Pick out every line below that contains the string "instances", and copy each one in full. Case matters.
** Start **
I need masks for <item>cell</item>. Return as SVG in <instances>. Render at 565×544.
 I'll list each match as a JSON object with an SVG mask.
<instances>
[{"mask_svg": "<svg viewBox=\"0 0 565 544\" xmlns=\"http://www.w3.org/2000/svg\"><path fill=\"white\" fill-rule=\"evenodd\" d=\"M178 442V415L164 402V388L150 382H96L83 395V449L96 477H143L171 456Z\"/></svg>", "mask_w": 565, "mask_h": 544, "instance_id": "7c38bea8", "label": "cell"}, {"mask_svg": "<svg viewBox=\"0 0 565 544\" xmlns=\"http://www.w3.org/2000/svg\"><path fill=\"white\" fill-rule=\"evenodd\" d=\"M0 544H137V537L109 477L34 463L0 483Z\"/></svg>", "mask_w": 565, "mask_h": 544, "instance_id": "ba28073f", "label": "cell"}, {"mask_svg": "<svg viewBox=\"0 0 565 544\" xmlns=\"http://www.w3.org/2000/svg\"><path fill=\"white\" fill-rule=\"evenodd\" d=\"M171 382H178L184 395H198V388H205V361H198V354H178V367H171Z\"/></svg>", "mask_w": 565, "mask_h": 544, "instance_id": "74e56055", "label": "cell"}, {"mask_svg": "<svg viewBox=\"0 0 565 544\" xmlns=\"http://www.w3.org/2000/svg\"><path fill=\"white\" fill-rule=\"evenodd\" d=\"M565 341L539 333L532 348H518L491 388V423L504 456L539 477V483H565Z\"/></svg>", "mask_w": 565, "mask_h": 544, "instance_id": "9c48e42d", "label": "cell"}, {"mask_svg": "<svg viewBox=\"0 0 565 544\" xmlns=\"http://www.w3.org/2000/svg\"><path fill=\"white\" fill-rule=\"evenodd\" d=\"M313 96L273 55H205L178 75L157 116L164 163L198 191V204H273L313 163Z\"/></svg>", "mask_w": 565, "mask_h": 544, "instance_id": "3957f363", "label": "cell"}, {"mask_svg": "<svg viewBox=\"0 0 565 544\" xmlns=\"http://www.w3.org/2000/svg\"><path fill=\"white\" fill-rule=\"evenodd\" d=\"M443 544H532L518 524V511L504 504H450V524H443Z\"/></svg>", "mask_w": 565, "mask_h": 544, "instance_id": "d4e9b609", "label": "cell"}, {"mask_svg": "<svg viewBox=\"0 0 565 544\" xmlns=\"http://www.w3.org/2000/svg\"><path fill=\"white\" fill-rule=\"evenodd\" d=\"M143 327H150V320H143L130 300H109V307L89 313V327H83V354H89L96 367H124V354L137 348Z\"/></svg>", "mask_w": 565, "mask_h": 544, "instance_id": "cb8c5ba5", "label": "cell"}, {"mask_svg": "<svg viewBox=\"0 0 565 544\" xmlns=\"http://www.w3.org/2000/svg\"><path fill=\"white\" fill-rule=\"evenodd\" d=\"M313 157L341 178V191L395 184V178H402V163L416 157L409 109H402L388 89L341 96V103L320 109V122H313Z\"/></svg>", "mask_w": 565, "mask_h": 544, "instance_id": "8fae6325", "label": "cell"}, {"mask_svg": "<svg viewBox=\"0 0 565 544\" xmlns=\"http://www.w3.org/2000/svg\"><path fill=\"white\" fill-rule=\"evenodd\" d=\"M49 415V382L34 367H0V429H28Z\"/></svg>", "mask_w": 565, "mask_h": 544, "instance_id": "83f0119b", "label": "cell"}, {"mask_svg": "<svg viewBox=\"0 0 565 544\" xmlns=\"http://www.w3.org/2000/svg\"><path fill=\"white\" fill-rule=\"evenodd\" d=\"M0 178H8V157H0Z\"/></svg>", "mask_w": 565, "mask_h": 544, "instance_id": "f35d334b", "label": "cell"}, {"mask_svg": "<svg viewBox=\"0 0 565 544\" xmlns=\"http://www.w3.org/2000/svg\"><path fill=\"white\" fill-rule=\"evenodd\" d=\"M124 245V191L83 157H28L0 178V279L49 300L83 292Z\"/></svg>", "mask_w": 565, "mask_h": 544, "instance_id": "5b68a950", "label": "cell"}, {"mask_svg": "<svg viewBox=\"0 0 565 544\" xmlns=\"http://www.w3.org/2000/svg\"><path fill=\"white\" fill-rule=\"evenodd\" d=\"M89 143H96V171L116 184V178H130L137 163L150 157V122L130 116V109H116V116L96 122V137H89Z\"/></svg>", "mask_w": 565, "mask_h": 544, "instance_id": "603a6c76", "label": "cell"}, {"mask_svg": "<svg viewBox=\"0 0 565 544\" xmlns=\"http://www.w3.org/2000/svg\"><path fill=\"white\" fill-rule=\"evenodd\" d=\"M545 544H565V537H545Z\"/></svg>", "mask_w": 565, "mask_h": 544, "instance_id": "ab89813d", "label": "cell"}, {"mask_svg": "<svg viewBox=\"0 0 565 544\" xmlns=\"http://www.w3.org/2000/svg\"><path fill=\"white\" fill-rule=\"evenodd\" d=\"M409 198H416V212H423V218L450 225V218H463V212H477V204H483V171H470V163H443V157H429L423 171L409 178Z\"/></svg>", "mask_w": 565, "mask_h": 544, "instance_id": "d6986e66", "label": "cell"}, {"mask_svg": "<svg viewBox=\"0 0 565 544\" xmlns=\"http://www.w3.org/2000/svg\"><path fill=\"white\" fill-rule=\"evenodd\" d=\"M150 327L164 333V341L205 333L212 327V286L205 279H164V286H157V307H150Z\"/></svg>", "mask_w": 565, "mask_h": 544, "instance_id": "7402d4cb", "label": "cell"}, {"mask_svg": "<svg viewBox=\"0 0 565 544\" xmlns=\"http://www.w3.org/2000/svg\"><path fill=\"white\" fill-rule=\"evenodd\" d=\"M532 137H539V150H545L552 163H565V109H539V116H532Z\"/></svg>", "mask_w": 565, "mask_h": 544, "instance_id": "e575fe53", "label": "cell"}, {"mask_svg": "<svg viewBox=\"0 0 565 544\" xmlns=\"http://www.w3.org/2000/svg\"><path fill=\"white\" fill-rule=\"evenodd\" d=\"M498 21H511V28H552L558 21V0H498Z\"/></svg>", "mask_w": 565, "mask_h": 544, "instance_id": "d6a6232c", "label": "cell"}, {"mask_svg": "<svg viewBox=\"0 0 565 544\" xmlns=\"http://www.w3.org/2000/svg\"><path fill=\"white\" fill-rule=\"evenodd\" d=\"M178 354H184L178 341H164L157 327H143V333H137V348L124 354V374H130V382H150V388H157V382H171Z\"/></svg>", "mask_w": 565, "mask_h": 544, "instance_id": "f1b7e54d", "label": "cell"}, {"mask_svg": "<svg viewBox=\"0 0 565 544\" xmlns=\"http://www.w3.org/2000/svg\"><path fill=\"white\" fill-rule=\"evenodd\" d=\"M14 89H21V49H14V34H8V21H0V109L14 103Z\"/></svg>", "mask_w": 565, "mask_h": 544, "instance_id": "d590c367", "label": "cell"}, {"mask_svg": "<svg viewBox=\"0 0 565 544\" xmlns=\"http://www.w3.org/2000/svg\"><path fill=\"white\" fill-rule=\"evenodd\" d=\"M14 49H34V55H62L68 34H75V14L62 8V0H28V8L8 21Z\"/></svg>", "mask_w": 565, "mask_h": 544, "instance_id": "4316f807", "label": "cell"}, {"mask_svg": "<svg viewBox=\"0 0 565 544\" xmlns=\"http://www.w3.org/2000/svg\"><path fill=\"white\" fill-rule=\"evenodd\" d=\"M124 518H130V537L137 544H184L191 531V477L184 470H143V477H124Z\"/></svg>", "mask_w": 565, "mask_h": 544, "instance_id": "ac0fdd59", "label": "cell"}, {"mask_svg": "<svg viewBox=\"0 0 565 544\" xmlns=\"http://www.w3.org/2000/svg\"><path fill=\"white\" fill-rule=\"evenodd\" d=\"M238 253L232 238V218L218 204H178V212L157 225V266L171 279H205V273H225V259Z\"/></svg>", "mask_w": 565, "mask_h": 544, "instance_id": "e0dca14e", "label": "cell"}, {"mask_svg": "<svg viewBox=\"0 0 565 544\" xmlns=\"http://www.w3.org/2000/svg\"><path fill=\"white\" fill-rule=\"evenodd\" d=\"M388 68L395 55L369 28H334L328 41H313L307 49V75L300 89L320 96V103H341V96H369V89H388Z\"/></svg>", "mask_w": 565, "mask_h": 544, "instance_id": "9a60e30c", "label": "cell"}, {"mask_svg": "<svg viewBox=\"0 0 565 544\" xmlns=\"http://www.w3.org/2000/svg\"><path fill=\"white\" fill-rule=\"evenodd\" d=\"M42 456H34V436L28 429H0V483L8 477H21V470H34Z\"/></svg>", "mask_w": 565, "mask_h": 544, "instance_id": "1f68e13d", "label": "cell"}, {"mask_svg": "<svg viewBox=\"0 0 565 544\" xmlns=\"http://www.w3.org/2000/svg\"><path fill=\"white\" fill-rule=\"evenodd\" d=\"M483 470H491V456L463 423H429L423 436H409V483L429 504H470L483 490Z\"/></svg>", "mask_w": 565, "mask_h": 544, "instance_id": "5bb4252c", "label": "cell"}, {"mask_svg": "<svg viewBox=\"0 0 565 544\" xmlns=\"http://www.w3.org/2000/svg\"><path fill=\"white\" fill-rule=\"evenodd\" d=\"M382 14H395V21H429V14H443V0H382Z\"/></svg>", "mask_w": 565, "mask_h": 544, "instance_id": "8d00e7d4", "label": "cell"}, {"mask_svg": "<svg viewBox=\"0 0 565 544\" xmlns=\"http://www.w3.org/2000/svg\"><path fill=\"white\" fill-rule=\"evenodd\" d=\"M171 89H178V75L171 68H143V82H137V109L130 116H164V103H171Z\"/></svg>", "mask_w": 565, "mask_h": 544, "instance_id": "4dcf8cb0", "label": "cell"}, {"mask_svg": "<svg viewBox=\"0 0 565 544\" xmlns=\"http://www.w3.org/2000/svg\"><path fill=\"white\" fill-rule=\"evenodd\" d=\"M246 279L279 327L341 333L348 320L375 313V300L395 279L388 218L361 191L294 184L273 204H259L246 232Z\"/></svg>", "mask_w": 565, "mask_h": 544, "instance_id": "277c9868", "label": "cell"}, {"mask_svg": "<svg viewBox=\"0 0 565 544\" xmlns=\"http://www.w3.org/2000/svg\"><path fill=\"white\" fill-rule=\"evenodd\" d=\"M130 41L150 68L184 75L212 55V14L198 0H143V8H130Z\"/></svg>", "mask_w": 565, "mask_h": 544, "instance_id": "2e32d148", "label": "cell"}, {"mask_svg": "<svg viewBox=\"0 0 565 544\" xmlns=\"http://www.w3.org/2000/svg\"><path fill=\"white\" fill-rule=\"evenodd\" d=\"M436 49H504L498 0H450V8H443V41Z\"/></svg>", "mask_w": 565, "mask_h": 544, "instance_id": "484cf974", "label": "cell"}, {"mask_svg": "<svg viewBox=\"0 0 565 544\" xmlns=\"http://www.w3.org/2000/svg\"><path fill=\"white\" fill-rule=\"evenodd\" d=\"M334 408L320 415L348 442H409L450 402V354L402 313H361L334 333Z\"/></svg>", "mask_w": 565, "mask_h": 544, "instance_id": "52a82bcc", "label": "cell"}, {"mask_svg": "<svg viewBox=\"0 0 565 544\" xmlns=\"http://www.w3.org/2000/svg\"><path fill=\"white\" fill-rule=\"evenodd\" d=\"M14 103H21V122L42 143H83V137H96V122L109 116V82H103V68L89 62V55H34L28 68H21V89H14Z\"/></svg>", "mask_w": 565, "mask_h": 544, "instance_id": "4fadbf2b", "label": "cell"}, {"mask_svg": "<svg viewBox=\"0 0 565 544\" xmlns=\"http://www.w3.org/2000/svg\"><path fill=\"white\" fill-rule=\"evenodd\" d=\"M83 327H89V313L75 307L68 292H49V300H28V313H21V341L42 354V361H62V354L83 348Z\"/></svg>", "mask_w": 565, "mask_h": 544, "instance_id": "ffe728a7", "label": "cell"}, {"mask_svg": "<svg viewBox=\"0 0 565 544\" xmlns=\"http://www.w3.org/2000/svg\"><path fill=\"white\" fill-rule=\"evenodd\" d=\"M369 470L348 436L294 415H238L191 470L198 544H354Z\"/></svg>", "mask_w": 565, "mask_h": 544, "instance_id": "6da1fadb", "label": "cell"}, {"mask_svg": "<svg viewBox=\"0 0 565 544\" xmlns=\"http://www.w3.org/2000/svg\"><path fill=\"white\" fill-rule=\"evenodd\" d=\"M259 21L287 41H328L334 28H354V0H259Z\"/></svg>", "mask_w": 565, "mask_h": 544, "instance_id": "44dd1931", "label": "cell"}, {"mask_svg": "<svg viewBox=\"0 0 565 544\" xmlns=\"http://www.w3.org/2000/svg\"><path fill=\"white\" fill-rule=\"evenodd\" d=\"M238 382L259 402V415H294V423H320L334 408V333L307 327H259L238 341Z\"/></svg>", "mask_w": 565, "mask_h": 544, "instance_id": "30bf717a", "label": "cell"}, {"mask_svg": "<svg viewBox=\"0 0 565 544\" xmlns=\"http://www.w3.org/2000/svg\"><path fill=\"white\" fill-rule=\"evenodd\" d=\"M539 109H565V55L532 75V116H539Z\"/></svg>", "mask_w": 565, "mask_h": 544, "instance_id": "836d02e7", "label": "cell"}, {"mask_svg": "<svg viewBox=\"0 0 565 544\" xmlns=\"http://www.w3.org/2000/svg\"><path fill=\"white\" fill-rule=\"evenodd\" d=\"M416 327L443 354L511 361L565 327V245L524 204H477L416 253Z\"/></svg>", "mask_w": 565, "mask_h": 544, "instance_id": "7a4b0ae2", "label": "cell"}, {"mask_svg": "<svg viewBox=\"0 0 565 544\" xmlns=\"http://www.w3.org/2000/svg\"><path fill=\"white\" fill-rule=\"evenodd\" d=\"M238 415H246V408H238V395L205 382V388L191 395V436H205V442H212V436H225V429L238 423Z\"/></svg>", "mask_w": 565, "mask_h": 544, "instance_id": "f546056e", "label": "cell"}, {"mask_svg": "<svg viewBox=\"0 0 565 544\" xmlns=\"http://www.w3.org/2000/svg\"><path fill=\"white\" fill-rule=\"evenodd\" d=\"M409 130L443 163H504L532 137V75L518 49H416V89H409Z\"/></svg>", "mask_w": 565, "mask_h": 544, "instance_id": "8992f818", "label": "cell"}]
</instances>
** End **
● **SOLUTION FOR THIS TASK**
I need masks for <item>cell</item>. Return as SVG in <instances>. Render at 565×544.
<instances>
</instances>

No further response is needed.